PASSAGE PROVIDED Start Marker
Drawing three circles that intersect one another, we identify seven independent areas called A, B, C, D, E, F and G.
The area A is the portion of the first circle that is outside of the other two, so represents the number of students that attended only the first conference, and attended neither of the other two.
The areas B and C represent the same as above, respectively to the second and the third conferences.
The areas D, E and F represent the number of students that attended, respectively, both the first and second conferences (but not the third), both the first and the third conferences (but not the second) and both the second and third conferences (but not the first).
Finally, the area G (the common area of the three circles) represents the number of students that attended all the three conferences.
Once this is made, let's start the solution.
The first conference was attended by (A + D + E + G) students, the second by (B + D + F + G) and the third by (C + E + F + G) students.
Since the three conferences was attended by the same number of students (let's call it N), we have :
N = (A + D + E + G) = (B + D + F + G) = (C + E + F + G)
A is half of the students that attended only the first conference, so :
A = (A + D + E + G)/2
2A = (A + D + E + G)......(1)
For the second and third conferences, we have :
3B = (B + D + F + G)..........(2)
and
4C = (C + E + F + G)...........(3)
PASSAGE PROVIDED End Marker
PROVIDED MATERIAL Start Marker
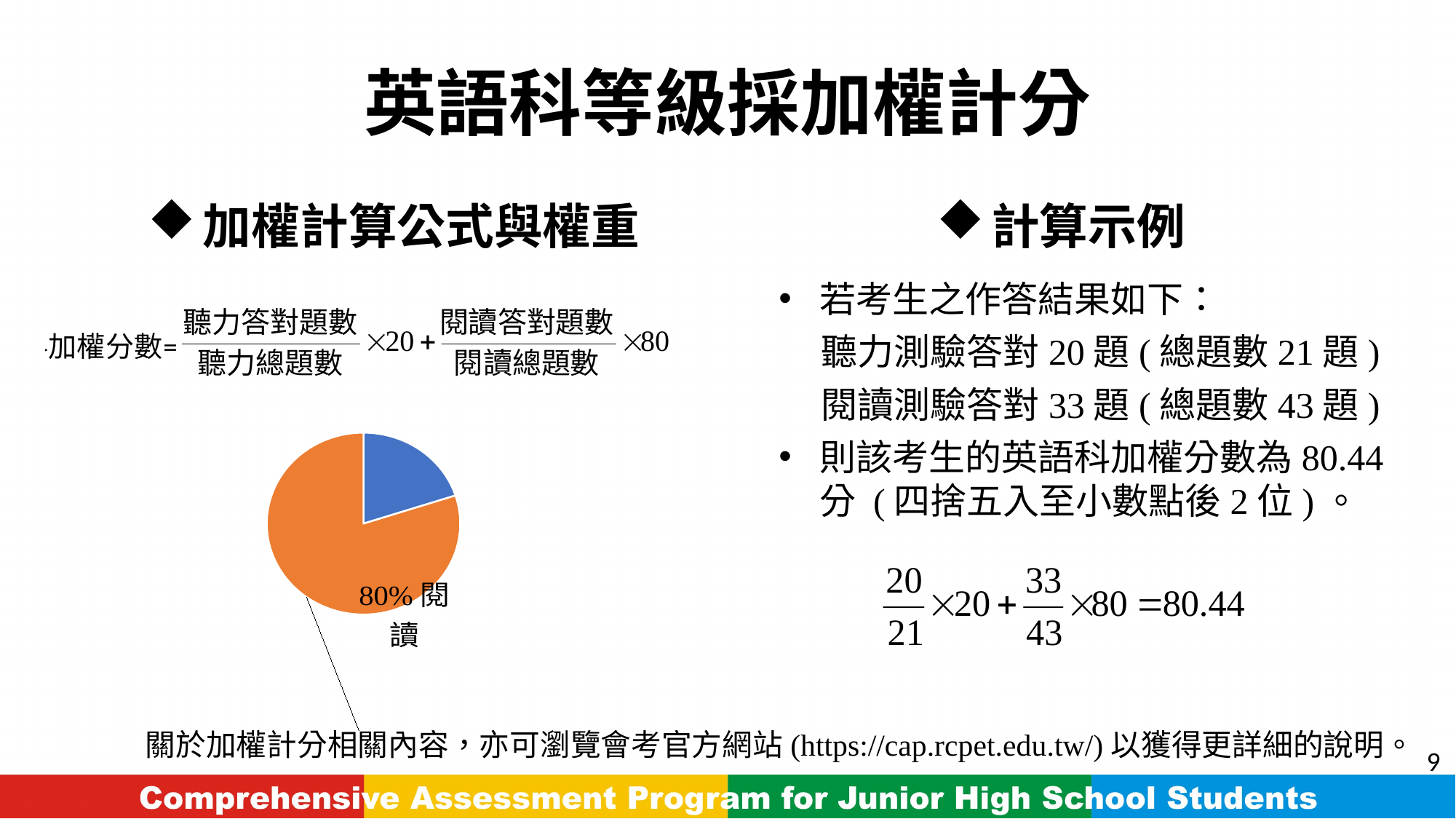
Does the 閱讀 slice take up more or less than half of the pie chart? more What share of the pie chart does the 閱讀 slice represent? 80% What colour is the 閱讀 slice in the pie chart? orange What kind of chart is shown on the slide? pie chart Which is larger in the pie chart, the orange slice or the blue slice? the orange slice Which slice of the pie chart carries a data label? 閱讀 (80%) How many slices does the pie chart have? 2 Which slice of the pie chart is the smallest? the blue slice Which slice of the pie chart is the largest? 閱讀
PROVIDED MATERIAL End Marker
**THINGS TO DO:**
1. In the conference Venn diagram solution, why does area A stand for the students who attended only the first conference? Answer in one to three sentences.
2. Write out everything from "Since the three" down to "(C + E + F + G)...........(3)" in the conference Venn diagram solution.
The material plays no part in what is asked here.

**PER-TASK OUTPUTS:**
1. Area A is the part of the first circle that lies outside the other two circles. So it counts the students who attended the first conference and neither of the other two.

2.
Since the three conferences was attended by the same number of students (let's call it N), we have :
N = (A + D + E + G) = (B + D + F + G) = (C + E + F + G)
A is half of the students that attended only the first conference, so :
A = (A + D + E + G)/2
2A = (A + D + E + G)......(1)
For the second and third conferences, we have :
3B = (B + D + F + G)..........(2)
and
4C = (C + E + F + G)...........(3)